3) As partes potenciais da temperança são:


a continência, que freia a vontade para não ceder à concupiscência;
a humildade, que refreia a ousadia no desejo dos bens e das vantagens materiais;
a mansidão, e a clemência, que moderam a ira na vingança;
a modéstia, que reprime os movimentos desordenados do corpo, produzidos pelo apetite; a
modéstia, enfim, refere-se propriamente ao comportamento do corpo.

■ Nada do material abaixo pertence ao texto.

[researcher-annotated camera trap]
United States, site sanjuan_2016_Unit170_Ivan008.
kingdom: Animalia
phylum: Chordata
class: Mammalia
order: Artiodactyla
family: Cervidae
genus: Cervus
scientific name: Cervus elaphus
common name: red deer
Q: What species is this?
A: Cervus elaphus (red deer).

4. A fortaleza e suas partes


Santo Tomás, repetindo o pensamento de Aristóteles, diz que a fortaleza é “uma espécie de meio-
termo entre o medo e a audácia, pois implica uma espécie de força e firmeza de espírito, pela qual a alma
permanece firme diante do medo dos perigos” ("quaedam medietas inter timorem et audaciam, nam
fortitudo important quamdam animi firmitatem, per quam animus consistit immobilis contra periculorum
timores"). Em outras palavras, a fortaleza é a virtude que dispõe a vontade a superar os obstáculos que se
lhe opõem na observância da lei moral. Esses obstáculos podem surgir da parte de graves perigos a serem
enfrentados, provenientes do exterior, ou da pusilanimidade da pessoa. Os perigos afastam do dever
incutindo terror, a pusilanimidade afasta do dever apresentando a dificuldade mais grave do que
realmente é.

Divisão
1) Segundo Santo Tomás não existem partes subjetivas, ou seja, espécies da fortaleza, pois essa
virtude já é perfeitamente determinada no sentido técnico em que é comumente tomada. Salvo, talvez,
que se queira dizer que essas partes são: suportar e fazer coisas fortes como expusemos acima.

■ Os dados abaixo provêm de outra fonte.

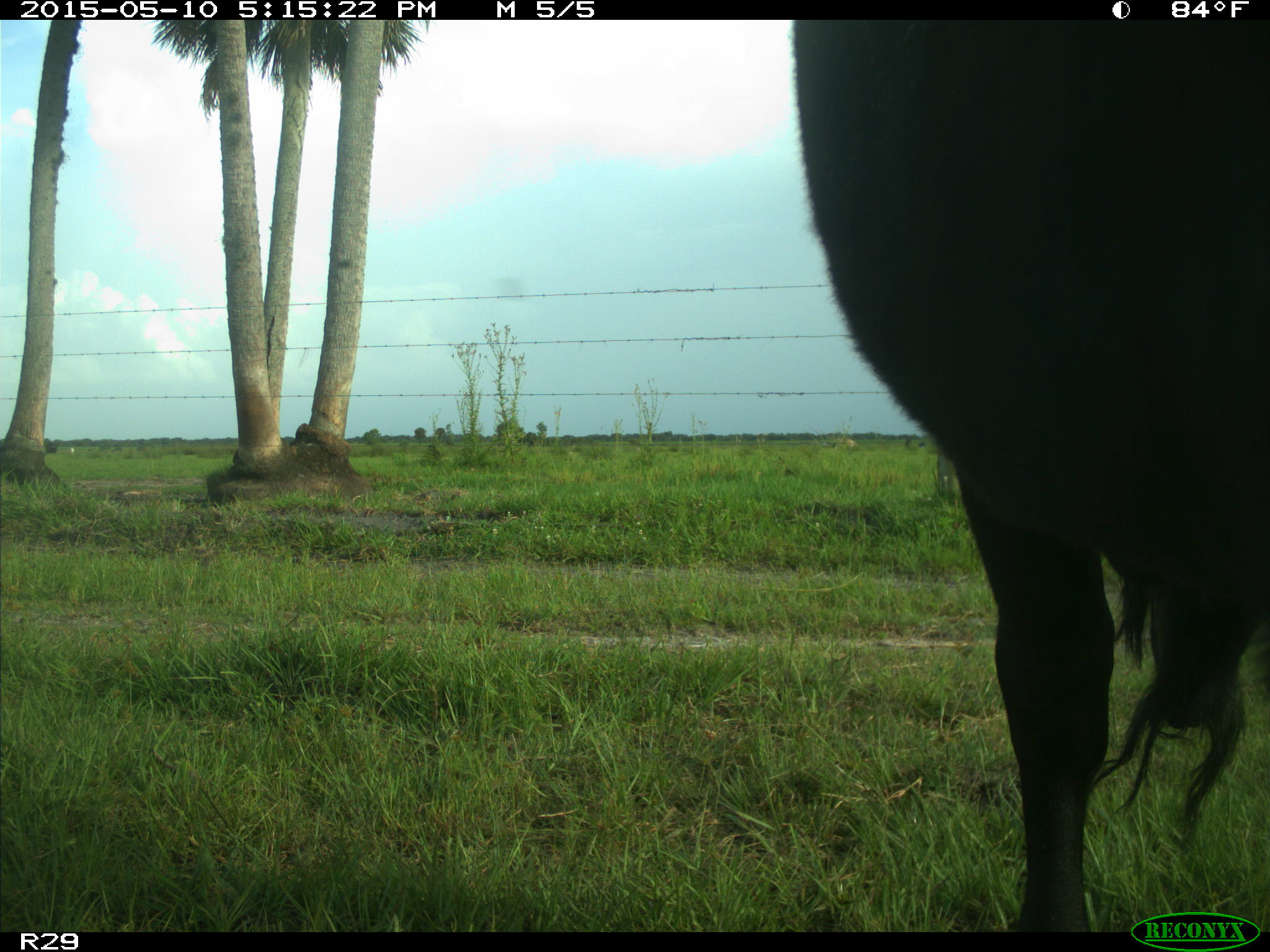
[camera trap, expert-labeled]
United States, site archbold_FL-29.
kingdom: Animalia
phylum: Chordata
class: Mammalia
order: Artiodactyla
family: Bovidae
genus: Bos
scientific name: Bos taurus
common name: domestic cow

2) As partes integrais, por sua vez, são:


a confiança, que dispõe o ânimo ao empreendimento;
a coragem, que move a vontade para a ação;
a perseverança, que sustenta a vontade no desejo do fim, não obstante persistam os perigos;
a longanimidade e a constância, que dispõem a sustentar as lutas, mesmo graves, contanto se
consiga o próprio intento;
a paciência, que fortalece o ânimo para suportar males, inclusive graves, antes que trair a lei
moral;
a magnificência, que eleva a alma a empreendimentos nobres com certa largueza de vistas;
a magnanimidade, que inclina o ânimo a desprezar as honras e a empreender coisas elevadas.
Chama-se também "superioridade de ânimo", pela qual nem se buscam louvores, nem se temem censuras
humanas; tende-se tão só à virtude, excluindo todo interesse humano.

III. A intenção

O terceiro elemento determinante da ação moral é a intenção.

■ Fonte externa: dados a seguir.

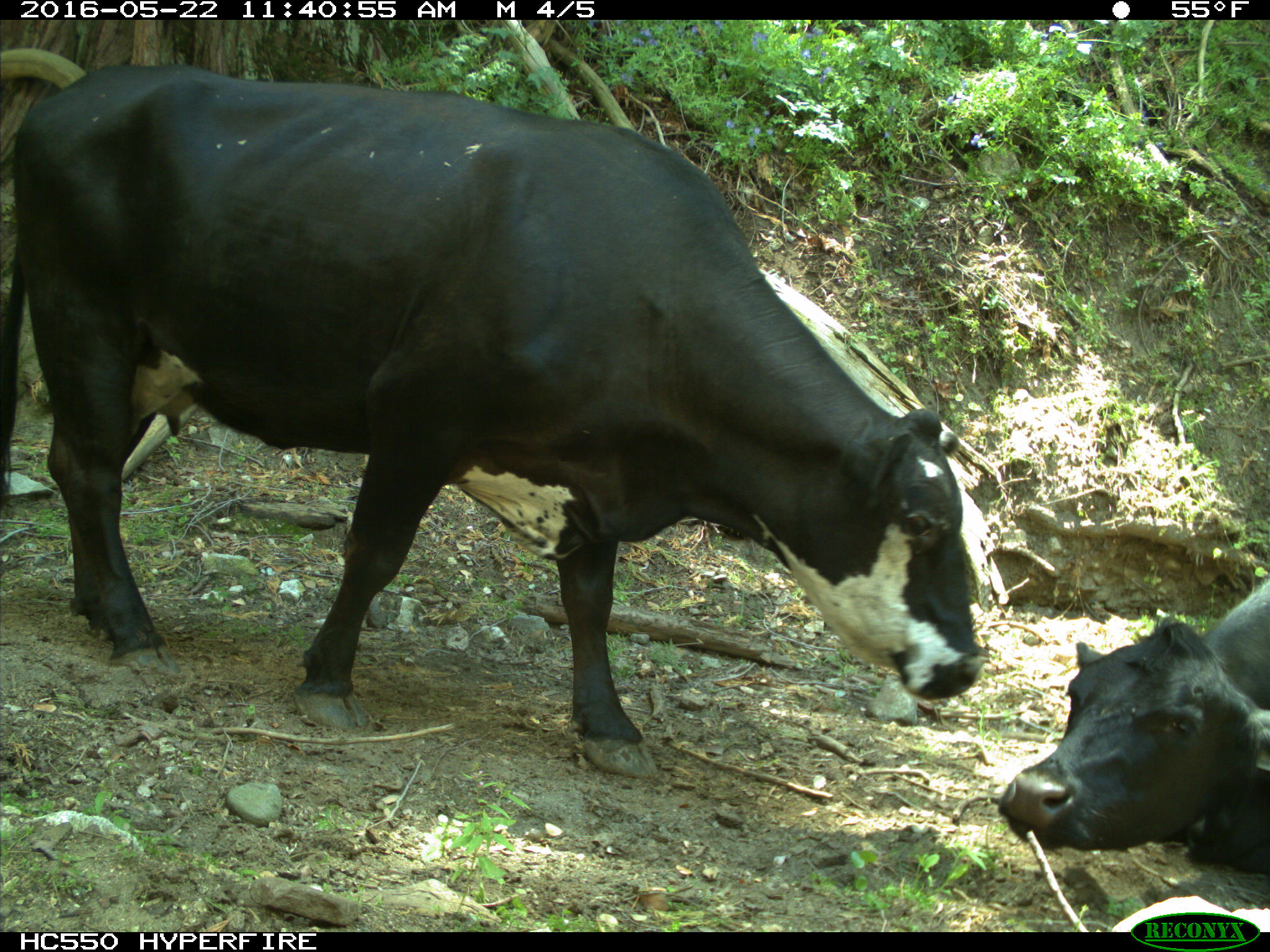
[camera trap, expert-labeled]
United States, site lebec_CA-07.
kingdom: Animalia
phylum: Chordata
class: Mammalia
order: Artiodactyla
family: Bovidae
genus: Bos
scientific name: Bos taurus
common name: domestic cow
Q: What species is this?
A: Bos taurus (domestic cow).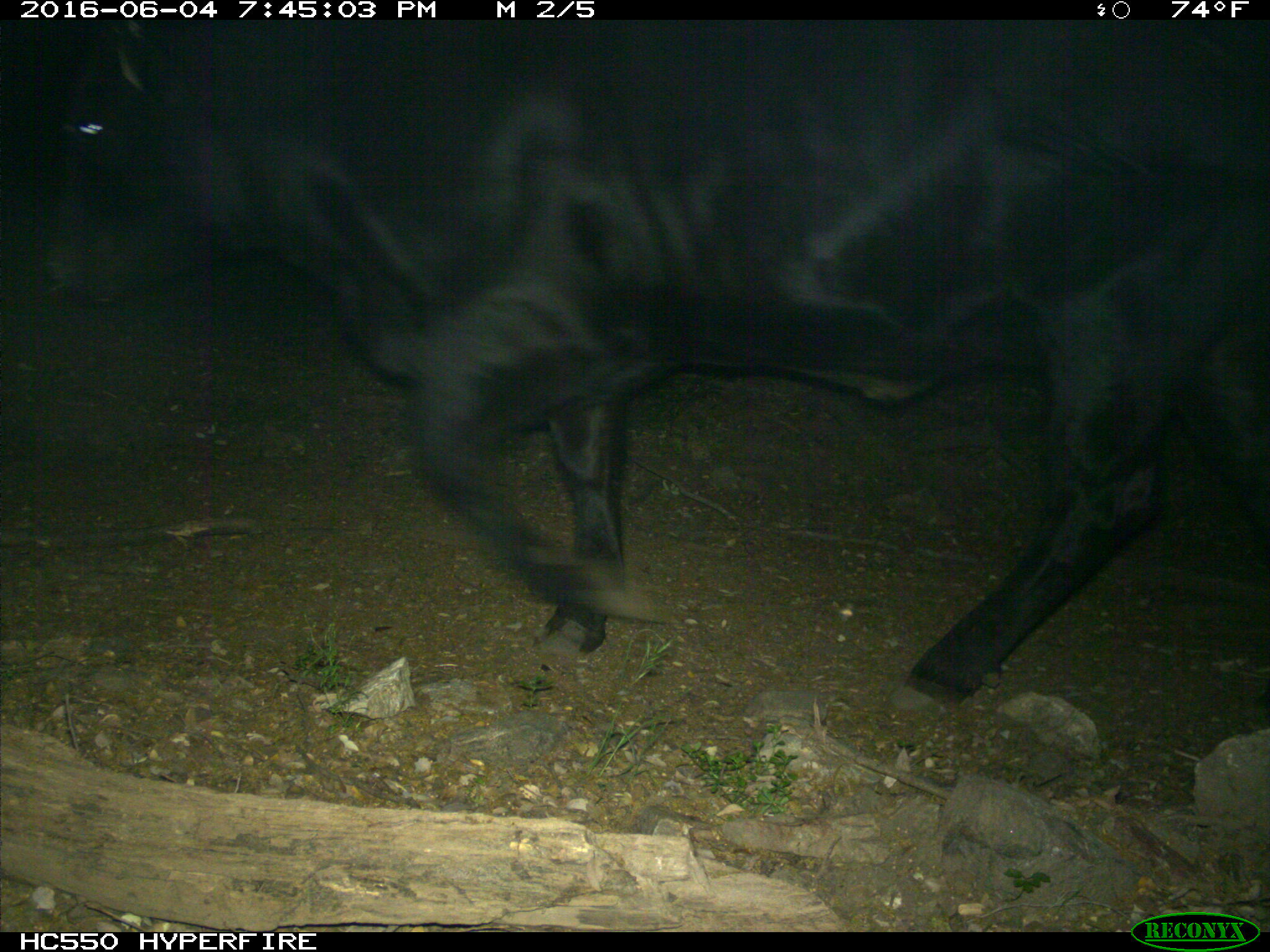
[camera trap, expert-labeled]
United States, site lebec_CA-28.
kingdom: Animalia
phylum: Chordata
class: Mammalia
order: Artiodactyla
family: Bovidae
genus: Bos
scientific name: Bos taurus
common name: domestic cow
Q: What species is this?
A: Bos taurus (domestic cow).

A intenção é a finalidade que o agente tem ao praticar uma ação, ou seja, o que se quer conseguir
por meio do ato que realiza.

Princípios básicos:

1. se a intenção é boa, acrescenta ao ato bom nova bondade;


2. se a intenção é má, vicia por completo a bondade do ato;
3. quando o ato é em si indiferente, a intenção transforma-o em bom ou mau4;
4. se a intenção é má, acrescenta nova maldade a um ato mau em si;
5. a intenção de quem age nunca pode tornar bom um ato que em si é mau5.

4
Por exemplo, comer tangerinas – e não, por exemplo, maçãs – quando se tem fome é em si um ato
moralmente indiferente (não é nem bom nem mau), mas, se tal ato é realizado com a intenção de ofender
alguém, por exemplo, se é realizado apenas para verdadeiramente ofender uma pessoa que está à mesa e
detesta o odor de tangerinas, tal intenção vicia o ato, transformando-o moralmente mau.
5
Por exemplo, o ato de sequestrar pessoas inocentes, que é objetivamente (isto é, quanto ao objeto moral)
mau, não se torna jamais moralmente bom, nem mesmo se for praticado com uma boa intenção, por
exemplo, financiar um grupo político que combate um regime totalitário e moralmente corrupto.